## Setting up database connectivity

1. Create a file in your home directory containing the database credentials for your target environment. 
For example:
```
~ vim ~/.dslab_user.cred
```
The content of this file should look like so (with appropriate values for HOSTNAME, PORT, USER, DATABASE & PASSWORD).
```
[database_creds]
host: HOSTNAME
port: PORT
user: USER
database: DATABASE
password: PASSWORD
```
2. Please set the permissions of this file to u+rwx (700), so that only you can access this file.
```
~ chmod 700 ~/.dslab_user.cred
```
You should see the following
```
~ ls -l ~/.dslab_user.cred 
-rwx------  1 USER  720748206  93 Jun 29 17:27 $HOME/.dslab_user.cred
```

## Creating database connection string

In [2]:
import psycopg2
import pandas
import pandas.io.sql as psql
import ConfigParser
import os

USER_CRED_FILE = os.path.join(os.path.expanduser('~'), '.dslab_user.cred')

def fetchDBCredentials(dbcred_file=USER_CRED_FILE):
    """
       Read database access credentials from the file in $HOME/.ipynb_dslab.cred
    """
    #Read database credentials from user supplied file
    conf = ConfigParser.ConfigParser()
    conf.read(dbcred_file)
    #host, port, user, database, password
    host = conf.get('database_creds','host')
    port = conf.get('database_creds','port')
    user = conf.get('database_creds','user')
    database = conf.get('database_creds','database')
    password = conf.get('database_creds','password')

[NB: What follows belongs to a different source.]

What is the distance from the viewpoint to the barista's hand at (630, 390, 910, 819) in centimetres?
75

    #Initialize connection string
    conn_str =  """dbname='{database}' user='{user}' host='{host}' port='{port}' password='{password}'""".format(                       
                    database=database,
                    host=host,
                    port=port,
                    user=user,
                    password=password
            )
    return conn_str

## Test your connection to the database

In [3]:
conn = psycopg2.connect(fetchDBCredentials())
df = psql.read_sql("""select random() as x, random() as y from generate_series(1, 10) q;""", conn)
df.head()

Unnamed: 0,x,y
0,0.412527,0.181654
1,0.91989,0.524397
2,0.79738,0.93413
3,0.547616,0.706693
4,0.545286,0.483169


If you see an HTML table with 3 columns and 5 rows above, your connection to the database was successful. 

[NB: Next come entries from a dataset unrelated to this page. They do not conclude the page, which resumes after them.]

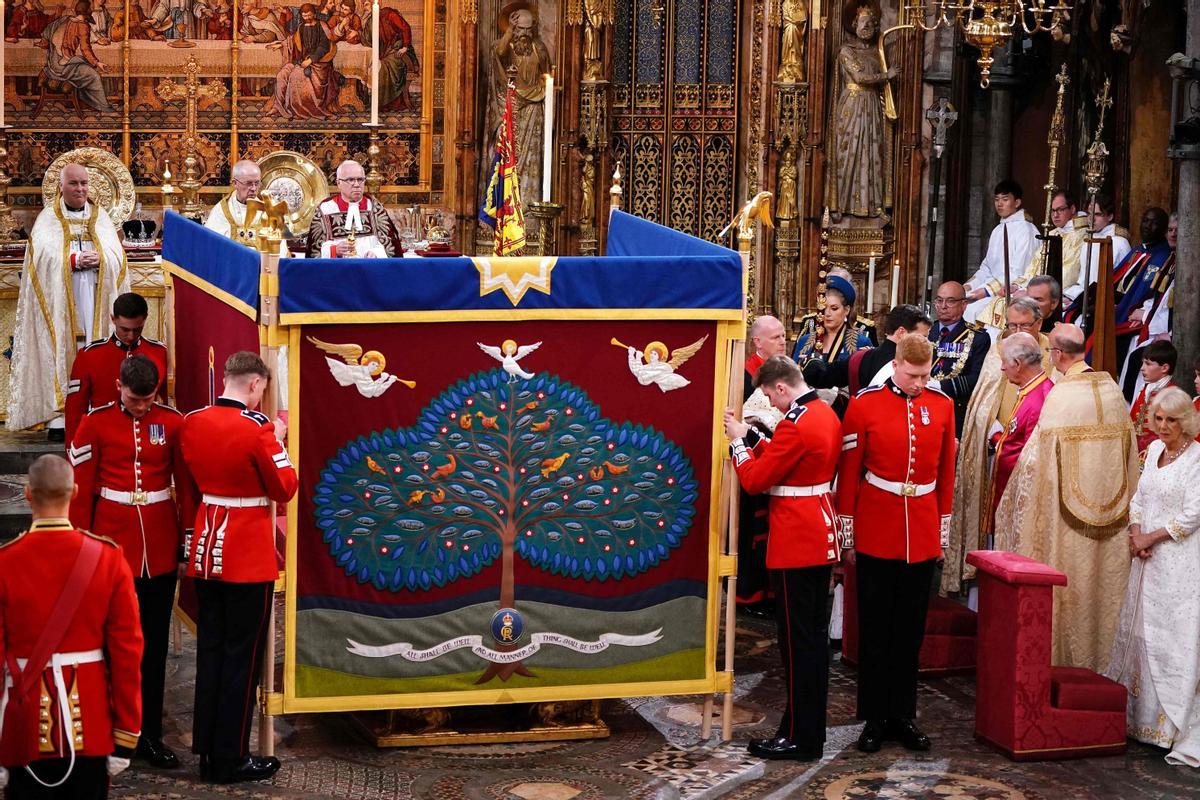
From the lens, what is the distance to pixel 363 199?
916cm

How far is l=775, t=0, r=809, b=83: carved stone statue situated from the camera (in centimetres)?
1449

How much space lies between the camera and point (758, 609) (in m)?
9.55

## Opening Connections to Multiple Clusters

If you want to open multiple connections (say one for GPDB and for your HAWQ cluster), you can create another file similar to `~/.dslab_user.cred`, populate the appropriate credentials, and supply this file as input to the `fetchDBCredentials()` function shown above.

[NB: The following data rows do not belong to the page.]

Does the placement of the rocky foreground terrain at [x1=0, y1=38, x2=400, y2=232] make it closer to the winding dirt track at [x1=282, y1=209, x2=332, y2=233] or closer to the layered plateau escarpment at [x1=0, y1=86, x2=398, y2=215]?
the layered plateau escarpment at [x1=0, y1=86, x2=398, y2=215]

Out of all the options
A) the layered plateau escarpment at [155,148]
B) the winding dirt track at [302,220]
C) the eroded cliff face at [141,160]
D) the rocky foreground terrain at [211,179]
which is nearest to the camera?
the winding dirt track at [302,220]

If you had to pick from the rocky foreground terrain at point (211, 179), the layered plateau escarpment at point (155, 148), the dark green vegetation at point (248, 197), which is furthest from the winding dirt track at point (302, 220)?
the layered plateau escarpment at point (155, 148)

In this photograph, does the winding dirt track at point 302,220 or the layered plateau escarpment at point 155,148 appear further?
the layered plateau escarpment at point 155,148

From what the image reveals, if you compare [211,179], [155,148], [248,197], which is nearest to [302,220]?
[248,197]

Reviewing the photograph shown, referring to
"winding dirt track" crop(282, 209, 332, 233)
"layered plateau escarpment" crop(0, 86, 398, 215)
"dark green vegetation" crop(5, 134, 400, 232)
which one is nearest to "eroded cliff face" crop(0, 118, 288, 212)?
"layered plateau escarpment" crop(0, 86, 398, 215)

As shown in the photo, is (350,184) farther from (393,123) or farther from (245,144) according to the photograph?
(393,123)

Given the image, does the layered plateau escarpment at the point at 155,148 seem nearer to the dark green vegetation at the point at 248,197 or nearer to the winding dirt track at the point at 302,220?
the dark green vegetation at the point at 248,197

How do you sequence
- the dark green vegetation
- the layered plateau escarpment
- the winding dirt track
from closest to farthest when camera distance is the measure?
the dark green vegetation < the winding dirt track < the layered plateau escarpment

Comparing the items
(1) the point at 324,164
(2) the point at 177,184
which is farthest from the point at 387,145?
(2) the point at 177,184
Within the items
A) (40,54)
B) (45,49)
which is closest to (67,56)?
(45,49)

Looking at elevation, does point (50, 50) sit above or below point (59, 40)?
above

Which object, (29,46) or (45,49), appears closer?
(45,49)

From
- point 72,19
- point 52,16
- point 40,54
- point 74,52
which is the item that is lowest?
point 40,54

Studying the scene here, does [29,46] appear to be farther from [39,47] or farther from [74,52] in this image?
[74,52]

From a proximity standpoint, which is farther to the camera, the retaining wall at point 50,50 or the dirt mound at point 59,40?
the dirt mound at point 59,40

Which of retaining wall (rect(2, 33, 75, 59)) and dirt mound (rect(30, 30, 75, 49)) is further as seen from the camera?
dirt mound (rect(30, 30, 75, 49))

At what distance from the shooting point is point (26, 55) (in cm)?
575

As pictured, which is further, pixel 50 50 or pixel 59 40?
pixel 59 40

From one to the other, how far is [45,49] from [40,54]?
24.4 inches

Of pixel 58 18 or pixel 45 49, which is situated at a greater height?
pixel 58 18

For instance, let's say you created another file `~/.dslab_user.cred.gpdb` containing the appropriate credentials to connect to your GPDB cluster, then you can open a connection to this cluster with psycopg2 as follows:
```
db_cred_file_gpdb = os.path.join(os.path.expanduser('~'), '.dslab_user.cred.gpdb')
conn_gpdb = psycopg2.connect(fetchDBCredentials(db_cred_file_gpdb))
df = psql.read_sql("""select random() as x, random() as y from generate_series(1, 10) q;""", conn_gpdb)
df.head()
```
For all subsequent instance where you want to query the data on GPDB, you can use `conn_gpdb` in place of `conn` in your code.